----- Textauszug

Einem Urteil des OLG Schleswig zufolge (Az. 7 U 82/23 v. 19.03.2024), wird der Anscheinsbeweis zu Lasten des von hinten Auffahrenden selbst dann nicht erschüttert, wenn der Voranfahrende in der Anfahrtsphase bei Grünlicht abgebremst hat. Dies geht auch konform mit der Rechtsprechung des BGH, wonach Kraftfahrer dazu verpflichtet sind, ihre Fahrweise so einzurichten, dass sie notfalls rechtzeitig anhalten können, wenn ein Hindernis auf der Fahrbahn auftaucht (BGH v. 06.04.1982, Az. VI ZR 152/80).

Die Umstände des Einzelfalls entscheiden!

----------
----- Dateneinträge

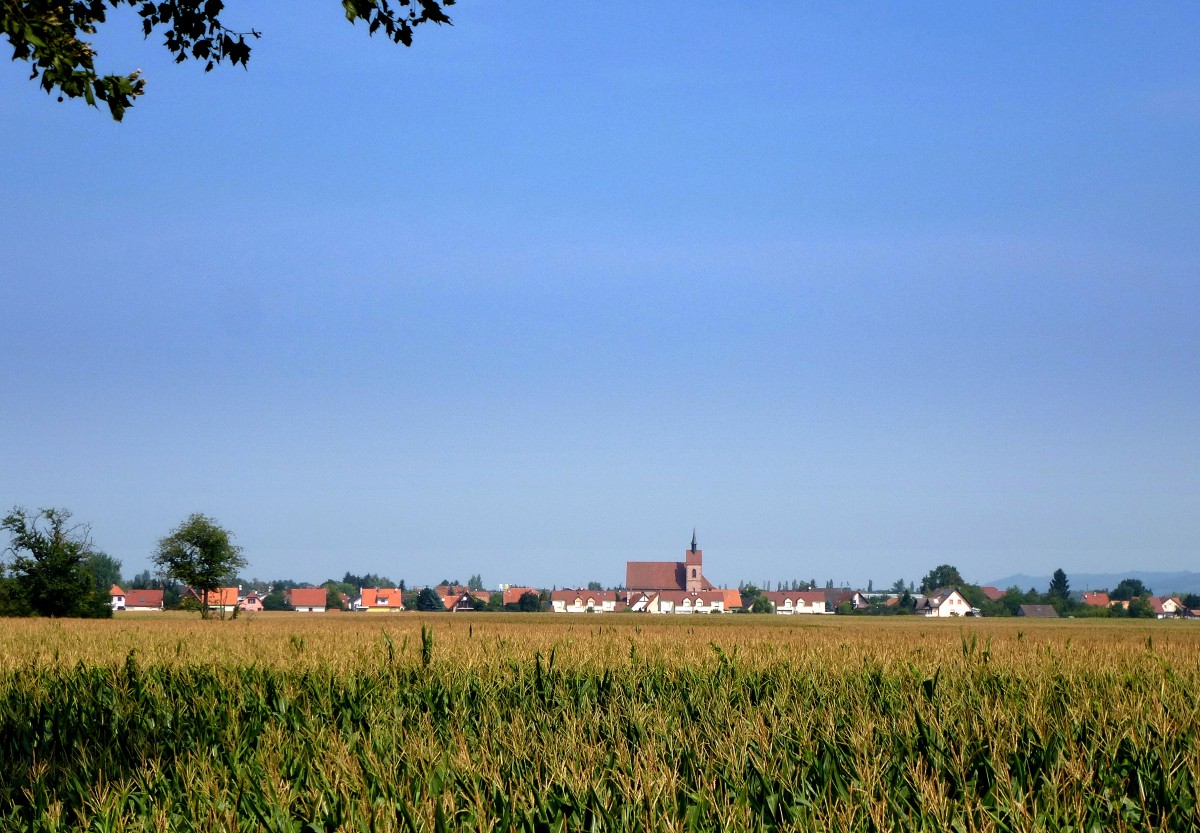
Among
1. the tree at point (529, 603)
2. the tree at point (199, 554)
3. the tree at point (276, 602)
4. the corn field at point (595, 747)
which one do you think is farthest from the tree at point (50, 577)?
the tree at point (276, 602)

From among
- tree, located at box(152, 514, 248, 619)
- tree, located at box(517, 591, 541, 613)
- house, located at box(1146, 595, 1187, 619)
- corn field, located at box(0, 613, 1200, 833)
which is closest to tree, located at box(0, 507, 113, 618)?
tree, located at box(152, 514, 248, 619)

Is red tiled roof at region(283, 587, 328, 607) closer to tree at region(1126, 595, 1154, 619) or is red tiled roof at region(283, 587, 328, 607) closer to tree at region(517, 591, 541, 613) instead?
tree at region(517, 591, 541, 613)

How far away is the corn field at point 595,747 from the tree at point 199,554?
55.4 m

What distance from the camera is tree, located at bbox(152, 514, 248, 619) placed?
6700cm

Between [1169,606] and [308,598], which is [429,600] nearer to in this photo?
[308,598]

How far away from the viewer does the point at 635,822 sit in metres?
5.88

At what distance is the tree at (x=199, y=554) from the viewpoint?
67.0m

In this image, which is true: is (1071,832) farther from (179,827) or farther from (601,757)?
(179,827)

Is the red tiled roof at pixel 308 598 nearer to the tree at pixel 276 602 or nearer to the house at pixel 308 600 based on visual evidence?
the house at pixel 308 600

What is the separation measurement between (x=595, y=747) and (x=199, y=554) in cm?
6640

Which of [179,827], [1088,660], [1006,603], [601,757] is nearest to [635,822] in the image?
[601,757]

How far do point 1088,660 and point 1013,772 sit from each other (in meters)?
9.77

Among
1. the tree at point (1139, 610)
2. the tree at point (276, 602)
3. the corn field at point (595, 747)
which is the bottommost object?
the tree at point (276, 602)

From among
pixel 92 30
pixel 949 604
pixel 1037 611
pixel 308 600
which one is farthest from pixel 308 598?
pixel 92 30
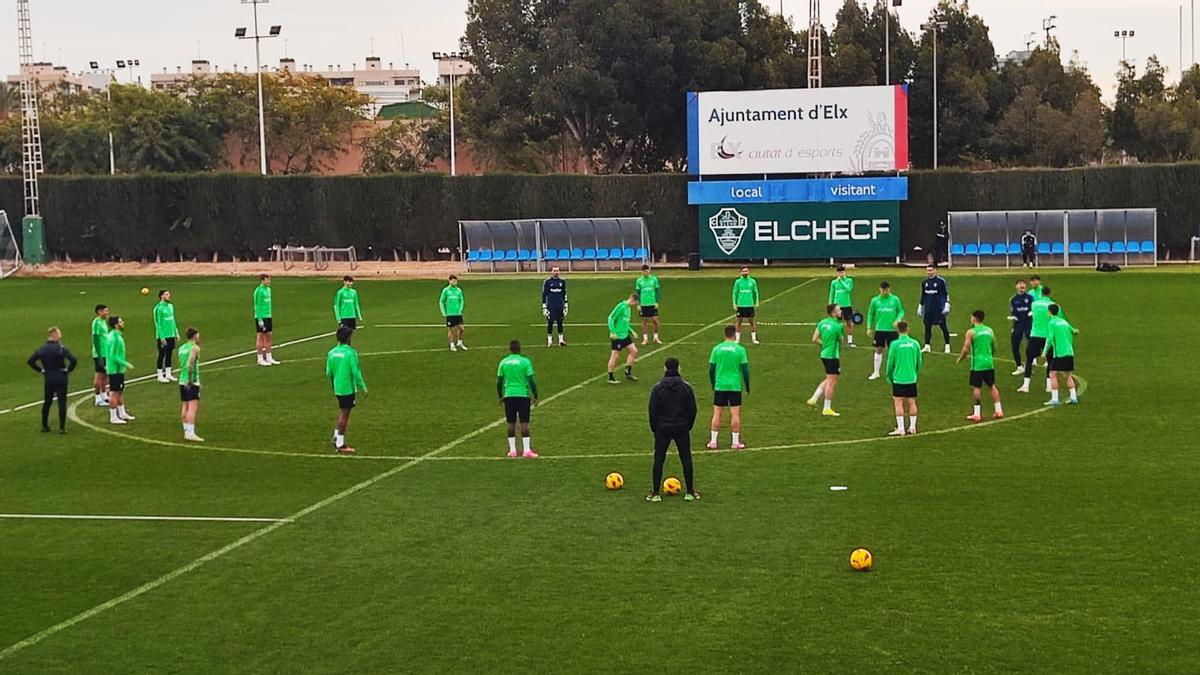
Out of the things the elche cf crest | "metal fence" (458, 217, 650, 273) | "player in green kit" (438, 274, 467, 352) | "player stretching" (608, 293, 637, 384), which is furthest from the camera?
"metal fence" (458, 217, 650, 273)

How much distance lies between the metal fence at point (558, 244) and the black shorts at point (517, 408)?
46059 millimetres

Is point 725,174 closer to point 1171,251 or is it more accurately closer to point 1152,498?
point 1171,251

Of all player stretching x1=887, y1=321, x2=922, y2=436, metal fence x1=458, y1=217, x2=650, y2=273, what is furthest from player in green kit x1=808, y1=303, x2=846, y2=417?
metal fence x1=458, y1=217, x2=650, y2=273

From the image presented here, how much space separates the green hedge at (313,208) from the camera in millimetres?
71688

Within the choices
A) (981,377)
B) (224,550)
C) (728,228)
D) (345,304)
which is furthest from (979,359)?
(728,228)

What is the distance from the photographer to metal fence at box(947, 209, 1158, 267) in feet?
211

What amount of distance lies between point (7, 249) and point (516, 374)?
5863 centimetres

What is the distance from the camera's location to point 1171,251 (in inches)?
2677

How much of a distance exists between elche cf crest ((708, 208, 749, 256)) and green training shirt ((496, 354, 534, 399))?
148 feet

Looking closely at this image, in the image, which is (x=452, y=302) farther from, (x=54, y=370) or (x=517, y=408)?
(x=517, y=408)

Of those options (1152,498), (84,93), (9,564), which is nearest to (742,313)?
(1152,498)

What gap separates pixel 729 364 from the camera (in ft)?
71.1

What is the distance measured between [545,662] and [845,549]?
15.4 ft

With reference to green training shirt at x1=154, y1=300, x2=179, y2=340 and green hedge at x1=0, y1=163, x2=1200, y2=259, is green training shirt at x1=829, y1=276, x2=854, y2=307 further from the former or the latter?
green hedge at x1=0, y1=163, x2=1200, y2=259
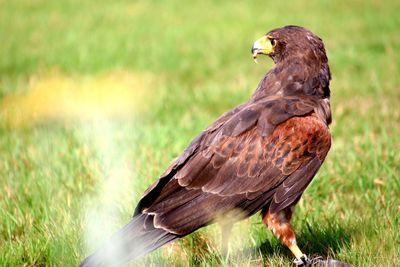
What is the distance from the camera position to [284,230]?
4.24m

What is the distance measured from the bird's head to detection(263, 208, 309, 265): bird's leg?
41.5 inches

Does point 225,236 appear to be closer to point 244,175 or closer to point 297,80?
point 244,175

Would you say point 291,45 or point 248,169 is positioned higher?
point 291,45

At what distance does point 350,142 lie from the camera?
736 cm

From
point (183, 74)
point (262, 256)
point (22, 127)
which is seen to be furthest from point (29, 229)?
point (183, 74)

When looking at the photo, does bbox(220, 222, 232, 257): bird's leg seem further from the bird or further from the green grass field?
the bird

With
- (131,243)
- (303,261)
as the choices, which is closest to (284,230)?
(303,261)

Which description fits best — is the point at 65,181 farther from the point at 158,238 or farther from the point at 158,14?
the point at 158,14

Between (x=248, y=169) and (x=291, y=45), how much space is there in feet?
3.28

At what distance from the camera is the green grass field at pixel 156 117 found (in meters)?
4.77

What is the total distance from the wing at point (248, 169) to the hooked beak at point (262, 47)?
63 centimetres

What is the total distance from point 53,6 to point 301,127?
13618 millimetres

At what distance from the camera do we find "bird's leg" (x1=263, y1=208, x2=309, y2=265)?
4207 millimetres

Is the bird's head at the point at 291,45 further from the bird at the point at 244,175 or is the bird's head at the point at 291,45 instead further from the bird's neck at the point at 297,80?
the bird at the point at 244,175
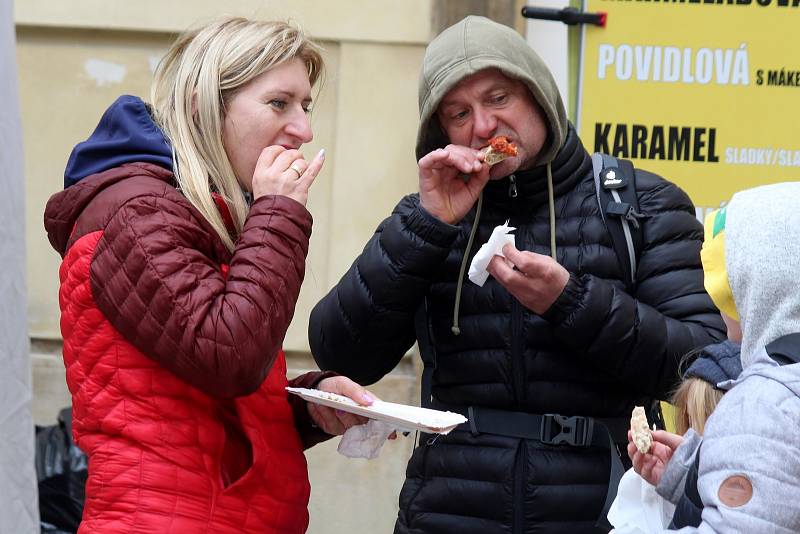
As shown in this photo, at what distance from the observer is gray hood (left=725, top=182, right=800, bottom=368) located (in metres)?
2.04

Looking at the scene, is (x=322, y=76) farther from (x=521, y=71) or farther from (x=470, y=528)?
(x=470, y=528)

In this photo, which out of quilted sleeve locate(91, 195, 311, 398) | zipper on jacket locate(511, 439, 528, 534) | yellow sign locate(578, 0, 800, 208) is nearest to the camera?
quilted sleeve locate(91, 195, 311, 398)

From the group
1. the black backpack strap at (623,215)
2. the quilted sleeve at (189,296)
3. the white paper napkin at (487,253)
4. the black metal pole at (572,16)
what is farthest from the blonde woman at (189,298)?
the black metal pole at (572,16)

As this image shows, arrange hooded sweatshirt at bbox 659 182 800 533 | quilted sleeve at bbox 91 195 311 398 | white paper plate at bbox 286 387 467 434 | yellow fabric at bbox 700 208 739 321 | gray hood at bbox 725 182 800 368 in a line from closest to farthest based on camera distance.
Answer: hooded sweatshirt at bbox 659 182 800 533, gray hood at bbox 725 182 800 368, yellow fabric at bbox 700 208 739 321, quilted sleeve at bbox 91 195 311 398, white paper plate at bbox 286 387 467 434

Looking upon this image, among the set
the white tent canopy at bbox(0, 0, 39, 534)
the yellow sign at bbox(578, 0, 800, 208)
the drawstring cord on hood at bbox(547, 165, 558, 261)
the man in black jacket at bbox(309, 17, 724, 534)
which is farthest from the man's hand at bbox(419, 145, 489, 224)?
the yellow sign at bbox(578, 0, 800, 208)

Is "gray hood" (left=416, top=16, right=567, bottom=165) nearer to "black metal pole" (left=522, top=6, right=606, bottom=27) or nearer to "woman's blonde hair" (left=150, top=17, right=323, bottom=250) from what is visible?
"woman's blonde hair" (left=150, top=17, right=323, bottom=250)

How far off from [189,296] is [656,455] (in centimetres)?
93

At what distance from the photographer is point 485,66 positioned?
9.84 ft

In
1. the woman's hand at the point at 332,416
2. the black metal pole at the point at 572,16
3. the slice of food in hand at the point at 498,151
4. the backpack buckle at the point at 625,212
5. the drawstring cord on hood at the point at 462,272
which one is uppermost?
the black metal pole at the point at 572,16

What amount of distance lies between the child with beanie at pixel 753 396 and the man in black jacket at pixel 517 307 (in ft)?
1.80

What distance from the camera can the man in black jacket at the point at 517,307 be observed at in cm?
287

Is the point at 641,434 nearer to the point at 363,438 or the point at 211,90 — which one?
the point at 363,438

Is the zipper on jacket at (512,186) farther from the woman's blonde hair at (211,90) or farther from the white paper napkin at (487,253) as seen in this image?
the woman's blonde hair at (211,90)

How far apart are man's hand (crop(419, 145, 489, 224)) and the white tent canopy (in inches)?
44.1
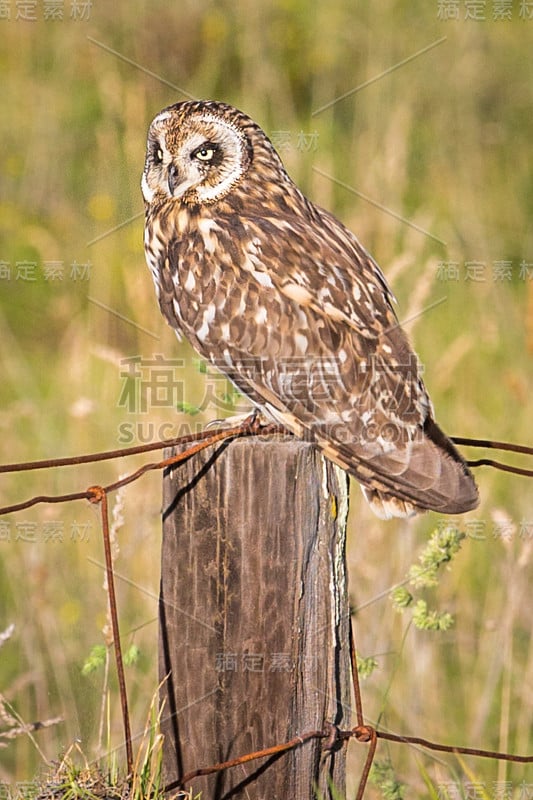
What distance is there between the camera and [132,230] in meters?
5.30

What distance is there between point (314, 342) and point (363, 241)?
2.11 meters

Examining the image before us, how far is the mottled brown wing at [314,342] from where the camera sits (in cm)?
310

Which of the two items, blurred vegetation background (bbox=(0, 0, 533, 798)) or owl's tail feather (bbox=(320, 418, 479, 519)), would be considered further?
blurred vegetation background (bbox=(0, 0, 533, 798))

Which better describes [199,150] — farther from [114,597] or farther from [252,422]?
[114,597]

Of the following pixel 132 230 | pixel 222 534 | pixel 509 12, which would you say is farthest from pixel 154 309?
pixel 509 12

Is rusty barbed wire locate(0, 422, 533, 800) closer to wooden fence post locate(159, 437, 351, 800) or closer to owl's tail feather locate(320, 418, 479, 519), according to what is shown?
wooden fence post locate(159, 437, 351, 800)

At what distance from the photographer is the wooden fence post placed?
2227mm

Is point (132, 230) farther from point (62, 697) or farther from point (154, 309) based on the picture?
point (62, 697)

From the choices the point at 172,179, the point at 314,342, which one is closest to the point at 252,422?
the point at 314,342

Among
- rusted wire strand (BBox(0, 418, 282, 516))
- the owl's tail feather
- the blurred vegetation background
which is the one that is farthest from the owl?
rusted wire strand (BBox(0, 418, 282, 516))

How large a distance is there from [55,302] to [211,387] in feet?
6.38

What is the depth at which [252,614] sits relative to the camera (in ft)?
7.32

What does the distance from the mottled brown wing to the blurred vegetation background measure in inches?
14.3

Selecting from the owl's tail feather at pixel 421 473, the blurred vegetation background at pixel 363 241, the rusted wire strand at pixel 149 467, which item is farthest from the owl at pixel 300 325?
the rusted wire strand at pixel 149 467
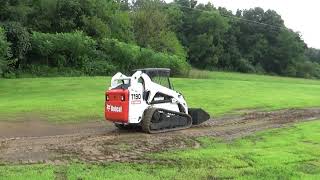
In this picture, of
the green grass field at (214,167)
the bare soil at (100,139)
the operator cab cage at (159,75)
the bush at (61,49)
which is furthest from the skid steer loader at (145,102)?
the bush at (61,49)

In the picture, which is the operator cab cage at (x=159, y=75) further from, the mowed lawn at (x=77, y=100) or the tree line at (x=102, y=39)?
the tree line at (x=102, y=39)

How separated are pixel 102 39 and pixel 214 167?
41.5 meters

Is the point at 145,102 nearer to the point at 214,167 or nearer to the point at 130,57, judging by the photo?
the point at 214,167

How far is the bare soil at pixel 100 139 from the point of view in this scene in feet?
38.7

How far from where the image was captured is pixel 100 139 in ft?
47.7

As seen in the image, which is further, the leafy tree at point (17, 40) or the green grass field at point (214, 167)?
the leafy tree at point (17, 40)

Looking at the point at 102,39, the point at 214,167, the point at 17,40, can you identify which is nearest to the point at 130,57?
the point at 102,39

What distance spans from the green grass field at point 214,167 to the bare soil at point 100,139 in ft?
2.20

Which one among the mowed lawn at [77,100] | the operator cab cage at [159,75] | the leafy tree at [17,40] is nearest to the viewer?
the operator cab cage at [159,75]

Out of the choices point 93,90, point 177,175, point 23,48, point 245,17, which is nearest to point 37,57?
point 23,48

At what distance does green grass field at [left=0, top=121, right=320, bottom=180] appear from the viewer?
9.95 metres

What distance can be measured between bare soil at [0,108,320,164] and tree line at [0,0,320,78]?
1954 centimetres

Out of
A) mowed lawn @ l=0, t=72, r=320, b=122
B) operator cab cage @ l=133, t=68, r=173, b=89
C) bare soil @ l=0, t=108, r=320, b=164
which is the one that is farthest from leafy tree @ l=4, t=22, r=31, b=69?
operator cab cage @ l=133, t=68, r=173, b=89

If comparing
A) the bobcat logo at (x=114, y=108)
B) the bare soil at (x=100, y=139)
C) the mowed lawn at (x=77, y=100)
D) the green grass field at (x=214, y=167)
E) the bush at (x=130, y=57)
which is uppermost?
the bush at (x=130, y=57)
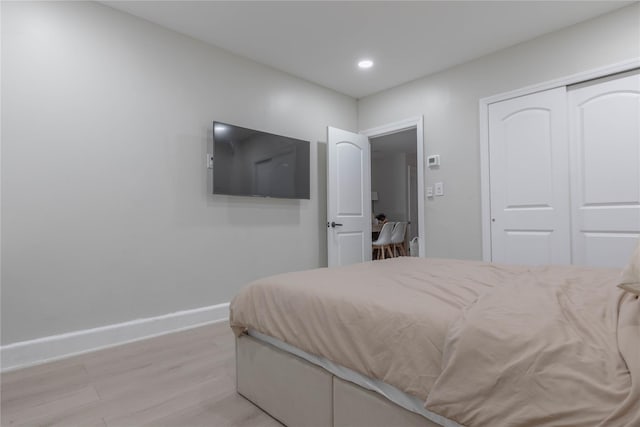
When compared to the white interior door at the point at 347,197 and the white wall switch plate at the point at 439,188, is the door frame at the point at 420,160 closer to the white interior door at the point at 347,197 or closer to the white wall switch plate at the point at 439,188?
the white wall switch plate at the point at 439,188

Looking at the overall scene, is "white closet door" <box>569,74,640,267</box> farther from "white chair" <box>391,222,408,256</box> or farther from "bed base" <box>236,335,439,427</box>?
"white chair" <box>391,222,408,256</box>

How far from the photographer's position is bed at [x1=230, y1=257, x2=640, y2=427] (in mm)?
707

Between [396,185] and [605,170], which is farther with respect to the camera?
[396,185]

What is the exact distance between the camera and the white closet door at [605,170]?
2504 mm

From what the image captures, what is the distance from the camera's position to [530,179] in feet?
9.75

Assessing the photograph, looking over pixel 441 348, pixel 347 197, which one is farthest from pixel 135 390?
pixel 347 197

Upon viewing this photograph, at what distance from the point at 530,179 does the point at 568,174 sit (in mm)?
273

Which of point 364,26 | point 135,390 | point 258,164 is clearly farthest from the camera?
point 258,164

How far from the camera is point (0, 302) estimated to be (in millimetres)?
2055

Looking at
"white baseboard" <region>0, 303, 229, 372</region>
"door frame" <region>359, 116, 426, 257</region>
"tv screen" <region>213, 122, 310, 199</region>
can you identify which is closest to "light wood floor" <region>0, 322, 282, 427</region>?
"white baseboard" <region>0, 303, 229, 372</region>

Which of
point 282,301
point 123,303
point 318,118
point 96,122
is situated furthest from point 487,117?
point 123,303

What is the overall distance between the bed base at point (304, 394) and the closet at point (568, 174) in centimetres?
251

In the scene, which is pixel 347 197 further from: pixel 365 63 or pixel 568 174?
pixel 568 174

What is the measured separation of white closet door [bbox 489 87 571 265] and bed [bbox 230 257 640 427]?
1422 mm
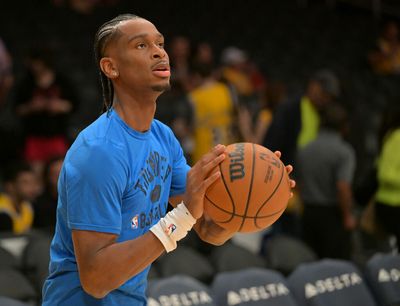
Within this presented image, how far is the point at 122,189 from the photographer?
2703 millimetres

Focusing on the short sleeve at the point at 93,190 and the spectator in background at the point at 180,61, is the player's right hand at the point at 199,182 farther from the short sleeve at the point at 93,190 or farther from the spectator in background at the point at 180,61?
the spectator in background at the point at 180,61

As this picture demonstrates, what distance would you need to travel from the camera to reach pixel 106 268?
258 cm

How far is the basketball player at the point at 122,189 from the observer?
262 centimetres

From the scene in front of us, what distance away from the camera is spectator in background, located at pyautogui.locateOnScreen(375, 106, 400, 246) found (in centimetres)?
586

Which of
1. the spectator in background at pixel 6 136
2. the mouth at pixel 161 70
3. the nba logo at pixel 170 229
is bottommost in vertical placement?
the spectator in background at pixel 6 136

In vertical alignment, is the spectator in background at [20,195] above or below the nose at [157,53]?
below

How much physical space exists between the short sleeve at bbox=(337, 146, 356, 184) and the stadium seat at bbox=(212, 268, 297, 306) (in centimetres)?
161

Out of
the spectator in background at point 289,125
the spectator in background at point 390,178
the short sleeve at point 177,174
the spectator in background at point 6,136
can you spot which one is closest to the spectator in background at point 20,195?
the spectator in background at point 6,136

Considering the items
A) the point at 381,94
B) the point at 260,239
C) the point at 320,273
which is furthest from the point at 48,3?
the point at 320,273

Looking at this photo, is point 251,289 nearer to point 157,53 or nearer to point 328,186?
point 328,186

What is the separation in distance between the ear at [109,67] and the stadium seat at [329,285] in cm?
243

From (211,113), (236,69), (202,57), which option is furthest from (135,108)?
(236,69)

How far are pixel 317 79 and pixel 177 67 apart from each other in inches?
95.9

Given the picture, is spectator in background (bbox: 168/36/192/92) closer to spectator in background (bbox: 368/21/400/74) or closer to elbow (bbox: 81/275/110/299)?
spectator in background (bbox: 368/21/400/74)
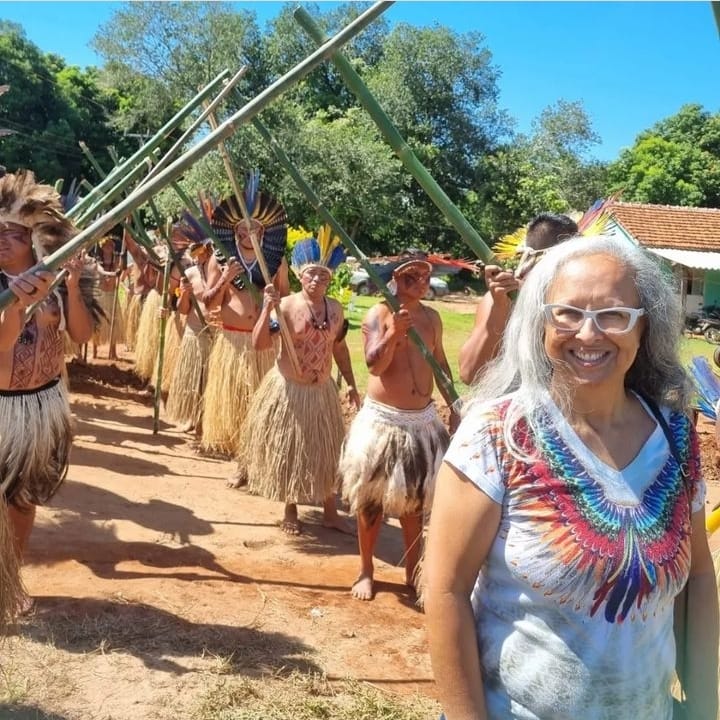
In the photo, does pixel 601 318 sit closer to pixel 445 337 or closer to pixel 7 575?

----------

■ **Die Aufgabe A**: Stimmen die folgenden Aussagen mit dem Textauszug über Auffahrunfälle überein? Antworte jeweils mit Ja oder Nein und zitiere die entscheidenden Worte wörtlich. (i) Das OLG Schleswig hat sein Urteil am 19.03.2024 gesprochen. (ii) Laut dem Urteil ist der Anscheinsbeweis erschüttert, wenn der Voranfahrende beim Anfahren bei Grünlicht bremst. (iii) Die genannte Entscheidung des BGH stammt aus dem Jahr 1982.
■ **Die Aufgabe B**: Wozu sind Kraftfahrer laut der im Textauszug über Auffahrunfälle genannten Rechtsprechung des BGH verpflichtet?
■ **Die Aufgabe C**: Setze den Textauszug über Auffahrunfälle nach seinem letzten Satz fort.
Die Einträge haben mit dem Textauszug nichts zu tun.

■ **Richtige Antwort A**:
(i) Ja: „Az. 7 U 82/23 v. 19.03.2024“
(ii) Nein: „wird der Anscheinsbeweis zu Lasten des von hinten Auffahrenden selbst dann nicht erschüttert, wenn der Voranfahrende in der Anfahrtsphase bei Grünlicht abgebremst hat“
(iii) Ja: „BGH v. 06.04.1982“

■ **Richtige Antwort B**: Sie müssen ihre Fahrweise so einrichten, dass sie notfalls rechtzeitig anhalten können, wenn ein Hindernis auf der Fahrbahn auftaucht.

■ **Richtige Antwort C**:
Allerdings ist auch diese Regel nicht ohne Ausnahmen. Zunächst ist bei der Abwägung insbesondere darauf abzustellen, inwieweit der Schaden vorwiegend von dem einen oder anderen Teil verursacht worden ist. Bei der Abwägung der Verursachungs- und Verschuldensanteile sind dabei nur unstreitige bzw. zugestandene und bewiesene Umstände zu berücksichtigen. Für Verschuldensvermutungen ist dabei kein Raum (Laut BGH (Urt. v. 13.02.1996, Az. VI ZR 126/95). Der jeweilige Halter hat daher die Umstände zu beweisen, die dem Unfallgegner zum Verschulden gereichen und aus denen er die für sich günstigen Rechtsfolgen herleiten will.

So hat der BGH z.B. in einem Urteil vom 13.12.2016 (Az. VI ZR 32/16) festgestellt, dass ein Auffahrunfall als solcher selbst dann nicht für die Annahme eines Anscheinsbeweises ausreicht, wenn besondere Umstände vorliegen, die ein atypisches Unfallgeschehen nahe legen.

Der Vordermann ist zurückgerollt!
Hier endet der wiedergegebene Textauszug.